***** RECORDS SUPPLIED *****

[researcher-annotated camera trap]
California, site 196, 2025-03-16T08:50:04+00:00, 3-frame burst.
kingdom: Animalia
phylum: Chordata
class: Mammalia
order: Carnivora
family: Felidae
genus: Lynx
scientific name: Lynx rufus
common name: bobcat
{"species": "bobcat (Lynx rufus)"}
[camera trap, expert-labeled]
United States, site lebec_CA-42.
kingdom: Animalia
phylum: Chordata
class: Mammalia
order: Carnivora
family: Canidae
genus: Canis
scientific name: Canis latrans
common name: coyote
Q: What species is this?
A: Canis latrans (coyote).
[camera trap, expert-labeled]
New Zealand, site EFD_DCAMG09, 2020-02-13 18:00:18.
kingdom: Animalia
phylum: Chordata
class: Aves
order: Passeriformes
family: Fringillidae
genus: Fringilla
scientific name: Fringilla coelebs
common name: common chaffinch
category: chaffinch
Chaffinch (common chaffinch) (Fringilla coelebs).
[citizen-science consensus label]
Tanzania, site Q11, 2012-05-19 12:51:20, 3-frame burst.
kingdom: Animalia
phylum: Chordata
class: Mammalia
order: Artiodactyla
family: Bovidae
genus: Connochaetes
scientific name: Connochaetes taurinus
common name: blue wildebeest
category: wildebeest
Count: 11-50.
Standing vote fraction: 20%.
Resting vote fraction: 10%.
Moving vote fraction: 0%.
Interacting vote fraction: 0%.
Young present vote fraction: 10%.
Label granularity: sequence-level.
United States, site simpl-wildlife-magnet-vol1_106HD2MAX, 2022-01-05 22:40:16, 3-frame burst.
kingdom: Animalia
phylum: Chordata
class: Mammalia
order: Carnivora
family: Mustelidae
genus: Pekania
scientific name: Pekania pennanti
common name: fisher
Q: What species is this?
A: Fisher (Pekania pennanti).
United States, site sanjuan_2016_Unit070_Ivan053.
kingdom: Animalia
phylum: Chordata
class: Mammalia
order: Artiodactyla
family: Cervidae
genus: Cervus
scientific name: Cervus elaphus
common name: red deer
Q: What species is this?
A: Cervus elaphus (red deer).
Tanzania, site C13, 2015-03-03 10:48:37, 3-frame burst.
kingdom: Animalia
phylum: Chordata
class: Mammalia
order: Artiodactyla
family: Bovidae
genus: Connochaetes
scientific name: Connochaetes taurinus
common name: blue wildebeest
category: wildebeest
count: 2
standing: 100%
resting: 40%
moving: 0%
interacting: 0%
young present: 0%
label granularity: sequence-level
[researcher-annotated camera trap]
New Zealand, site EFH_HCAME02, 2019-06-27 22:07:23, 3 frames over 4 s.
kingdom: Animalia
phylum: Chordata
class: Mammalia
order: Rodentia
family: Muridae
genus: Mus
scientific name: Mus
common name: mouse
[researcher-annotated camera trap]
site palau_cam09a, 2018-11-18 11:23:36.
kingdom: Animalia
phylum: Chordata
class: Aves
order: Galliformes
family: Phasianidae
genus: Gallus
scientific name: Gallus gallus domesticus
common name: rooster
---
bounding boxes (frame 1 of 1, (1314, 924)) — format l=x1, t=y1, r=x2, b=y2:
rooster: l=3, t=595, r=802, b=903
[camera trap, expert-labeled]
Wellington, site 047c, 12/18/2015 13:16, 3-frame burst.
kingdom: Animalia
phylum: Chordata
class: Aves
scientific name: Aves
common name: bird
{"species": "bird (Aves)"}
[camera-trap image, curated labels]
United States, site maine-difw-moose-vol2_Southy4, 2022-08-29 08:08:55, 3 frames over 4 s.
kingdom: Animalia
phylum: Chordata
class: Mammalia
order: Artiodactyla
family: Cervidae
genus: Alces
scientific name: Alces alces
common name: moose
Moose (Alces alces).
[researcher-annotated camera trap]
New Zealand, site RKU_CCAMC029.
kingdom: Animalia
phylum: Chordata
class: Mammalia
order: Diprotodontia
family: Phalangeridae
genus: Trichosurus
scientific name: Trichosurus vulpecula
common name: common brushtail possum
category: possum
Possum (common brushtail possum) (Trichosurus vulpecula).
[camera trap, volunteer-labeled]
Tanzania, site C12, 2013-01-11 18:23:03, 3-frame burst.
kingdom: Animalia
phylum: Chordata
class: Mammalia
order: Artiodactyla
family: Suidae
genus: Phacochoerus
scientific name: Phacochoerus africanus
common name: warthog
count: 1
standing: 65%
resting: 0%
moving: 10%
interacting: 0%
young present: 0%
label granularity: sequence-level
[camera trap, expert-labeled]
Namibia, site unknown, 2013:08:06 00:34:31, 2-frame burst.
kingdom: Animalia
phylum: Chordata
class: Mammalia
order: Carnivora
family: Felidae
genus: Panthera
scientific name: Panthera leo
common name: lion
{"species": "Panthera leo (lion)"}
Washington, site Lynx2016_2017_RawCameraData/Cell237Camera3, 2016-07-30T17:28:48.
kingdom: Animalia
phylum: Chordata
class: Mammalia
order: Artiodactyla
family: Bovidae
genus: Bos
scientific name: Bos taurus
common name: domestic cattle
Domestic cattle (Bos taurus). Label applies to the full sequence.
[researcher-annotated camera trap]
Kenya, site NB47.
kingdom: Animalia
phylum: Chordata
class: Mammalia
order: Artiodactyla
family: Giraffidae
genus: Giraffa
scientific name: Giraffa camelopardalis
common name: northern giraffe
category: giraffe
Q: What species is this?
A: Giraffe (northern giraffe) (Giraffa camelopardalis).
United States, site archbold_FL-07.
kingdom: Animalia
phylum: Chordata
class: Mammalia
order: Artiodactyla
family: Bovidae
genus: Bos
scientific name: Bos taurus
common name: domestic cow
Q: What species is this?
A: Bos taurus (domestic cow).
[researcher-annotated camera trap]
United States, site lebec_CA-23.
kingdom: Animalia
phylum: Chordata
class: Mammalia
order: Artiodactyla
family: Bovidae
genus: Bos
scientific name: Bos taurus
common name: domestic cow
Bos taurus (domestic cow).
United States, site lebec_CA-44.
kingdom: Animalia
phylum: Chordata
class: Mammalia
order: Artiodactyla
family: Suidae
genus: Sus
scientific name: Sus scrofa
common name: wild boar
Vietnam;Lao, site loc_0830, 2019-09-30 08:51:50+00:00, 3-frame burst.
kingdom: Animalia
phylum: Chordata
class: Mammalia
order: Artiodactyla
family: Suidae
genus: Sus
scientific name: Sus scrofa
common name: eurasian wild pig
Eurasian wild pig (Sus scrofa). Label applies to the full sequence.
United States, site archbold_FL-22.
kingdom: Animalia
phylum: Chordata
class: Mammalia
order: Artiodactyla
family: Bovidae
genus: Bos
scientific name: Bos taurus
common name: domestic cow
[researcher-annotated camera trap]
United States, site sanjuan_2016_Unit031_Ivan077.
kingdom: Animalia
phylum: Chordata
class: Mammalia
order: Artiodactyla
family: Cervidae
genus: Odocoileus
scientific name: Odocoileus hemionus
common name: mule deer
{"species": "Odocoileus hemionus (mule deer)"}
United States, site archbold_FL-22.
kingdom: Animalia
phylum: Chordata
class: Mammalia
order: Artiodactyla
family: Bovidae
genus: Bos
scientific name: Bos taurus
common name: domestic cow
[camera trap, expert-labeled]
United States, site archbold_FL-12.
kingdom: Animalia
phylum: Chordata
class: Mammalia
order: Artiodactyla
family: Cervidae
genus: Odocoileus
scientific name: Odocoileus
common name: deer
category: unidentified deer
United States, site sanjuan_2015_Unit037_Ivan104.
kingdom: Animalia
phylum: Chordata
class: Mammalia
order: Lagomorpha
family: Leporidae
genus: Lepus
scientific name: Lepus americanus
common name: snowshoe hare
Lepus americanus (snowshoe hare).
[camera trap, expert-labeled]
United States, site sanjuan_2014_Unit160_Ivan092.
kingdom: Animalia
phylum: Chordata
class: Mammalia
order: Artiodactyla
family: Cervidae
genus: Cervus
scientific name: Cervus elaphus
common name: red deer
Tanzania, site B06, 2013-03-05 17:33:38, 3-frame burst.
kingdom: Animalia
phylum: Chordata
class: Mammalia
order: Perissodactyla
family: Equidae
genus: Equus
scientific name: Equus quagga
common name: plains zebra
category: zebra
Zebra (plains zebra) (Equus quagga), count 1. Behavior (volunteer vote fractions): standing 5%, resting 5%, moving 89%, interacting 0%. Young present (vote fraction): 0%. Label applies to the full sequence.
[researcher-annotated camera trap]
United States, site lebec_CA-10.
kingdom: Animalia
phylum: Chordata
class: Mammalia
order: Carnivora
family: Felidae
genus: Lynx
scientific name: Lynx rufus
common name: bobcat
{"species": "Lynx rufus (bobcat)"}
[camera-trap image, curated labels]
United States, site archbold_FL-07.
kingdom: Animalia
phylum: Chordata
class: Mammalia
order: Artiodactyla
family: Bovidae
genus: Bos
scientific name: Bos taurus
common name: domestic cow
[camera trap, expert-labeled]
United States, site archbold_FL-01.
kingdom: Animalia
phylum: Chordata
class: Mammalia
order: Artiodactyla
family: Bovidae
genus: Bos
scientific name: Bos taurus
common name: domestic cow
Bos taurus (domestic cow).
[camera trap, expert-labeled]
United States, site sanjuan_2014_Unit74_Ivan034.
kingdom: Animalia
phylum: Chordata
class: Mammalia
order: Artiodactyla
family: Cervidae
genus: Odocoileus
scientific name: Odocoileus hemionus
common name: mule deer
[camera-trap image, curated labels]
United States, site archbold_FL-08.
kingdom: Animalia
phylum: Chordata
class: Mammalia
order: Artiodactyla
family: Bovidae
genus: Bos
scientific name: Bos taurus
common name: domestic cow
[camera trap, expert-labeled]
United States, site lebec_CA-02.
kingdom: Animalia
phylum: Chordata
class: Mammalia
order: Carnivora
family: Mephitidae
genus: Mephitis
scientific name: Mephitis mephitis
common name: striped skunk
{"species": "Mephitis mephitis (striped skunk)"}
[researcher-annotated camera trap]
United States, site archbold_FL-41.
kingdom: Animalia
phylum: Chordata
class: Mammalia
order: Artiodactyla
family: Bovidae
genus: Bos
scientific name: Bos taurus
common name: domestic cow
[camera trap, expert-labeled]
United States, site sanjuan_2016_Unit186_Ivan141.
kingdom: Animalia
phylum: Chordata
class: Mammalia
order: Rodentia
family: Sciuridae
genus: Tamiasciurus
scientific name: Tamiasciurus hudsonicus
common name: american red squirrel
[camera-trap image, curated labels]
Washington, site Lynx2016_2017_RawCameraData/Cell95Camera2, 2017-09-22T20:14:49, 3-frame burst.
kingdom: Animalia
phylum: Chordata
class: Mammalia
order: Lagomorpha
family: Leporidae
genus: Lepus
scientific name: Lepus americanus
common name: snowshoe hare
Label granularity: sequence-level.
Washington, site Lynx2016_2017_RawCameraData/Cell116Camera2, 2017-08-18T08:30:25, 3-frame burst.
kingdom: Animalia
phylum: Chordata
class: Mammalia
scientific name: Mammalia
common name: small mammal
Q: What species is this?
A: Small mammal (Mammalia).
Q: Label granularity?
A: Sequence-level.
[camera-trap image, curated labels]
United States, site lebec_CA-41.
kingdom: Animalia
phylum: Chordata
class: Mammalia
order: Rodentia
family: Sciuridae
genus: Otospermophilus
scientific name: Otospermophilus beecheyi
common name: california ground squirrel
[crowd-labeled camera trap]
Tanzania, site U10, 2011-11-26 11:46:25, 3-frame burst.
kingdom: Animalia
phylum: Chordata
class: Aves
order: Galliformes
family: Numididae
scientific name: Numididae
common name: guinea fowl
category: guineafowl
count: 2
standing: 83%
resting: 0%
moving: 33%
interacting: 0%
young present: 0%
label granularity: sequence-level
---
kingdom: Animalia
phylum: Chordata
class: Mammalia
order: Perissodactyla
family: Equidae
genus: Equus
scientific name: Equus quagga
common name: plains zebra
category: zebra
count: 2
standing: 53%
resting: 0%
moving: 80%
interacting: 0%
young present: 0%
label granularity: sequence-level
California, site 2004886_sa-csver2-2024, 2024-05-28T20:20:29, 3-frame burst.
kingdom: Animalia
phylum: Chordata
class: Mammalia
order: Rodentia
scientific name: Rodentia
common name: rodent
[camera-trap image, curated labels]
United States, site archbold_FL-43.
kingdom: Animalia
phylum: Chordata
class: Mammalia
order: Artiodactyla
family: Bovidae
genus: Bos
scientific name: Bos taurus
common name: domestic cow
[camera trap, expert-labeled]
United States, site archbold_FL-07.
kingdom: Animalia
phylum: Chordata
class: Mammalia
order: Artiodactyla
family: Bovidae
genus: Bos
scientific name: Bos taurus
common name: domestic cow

*****

◆ TASK GOAL ◆
Return only the lines between the one holding "common name: rooster" and the one holding "order: Diprotodontia", inclusive, exactly as they appear above.

◆ RESPONSE AREA ◆
common name: rooster
---
bounding boxes (frame 1 of 1, (1314, 924)) — format l=x1, t=y1, r=x2, b=y2:
rooster: l=3, t=595, r=802, b=903
[camera trap, expert-labeled]
Wellington, site 047c, 12/18/2015 13:16, 3-frame burst.
kingdom: Animalia
phylum: Chordata
class: Aves
scientific name: Aves
common name: bird
{"species": "bird (Aves)"}
[camera-trap image, curated labels]
United States, site maine-difw-moose-vol2_Southy4, 2022-08-29 08:08:55, 3 frames over 4 s.
kingdom: Animalia
phylum: Chordata
class: Mammalia
order: Artiodactyla
family: Cervidae
genus: Alces
scientific name: Alces alces
common name: moose
Moose (Alces alces).
[researcher-annotated camera trap]
New Zealand, site RKU_CCAMC029.
kingdom: Animalia
phylum: Chordata
class: Mammalia
order: Diprotodontia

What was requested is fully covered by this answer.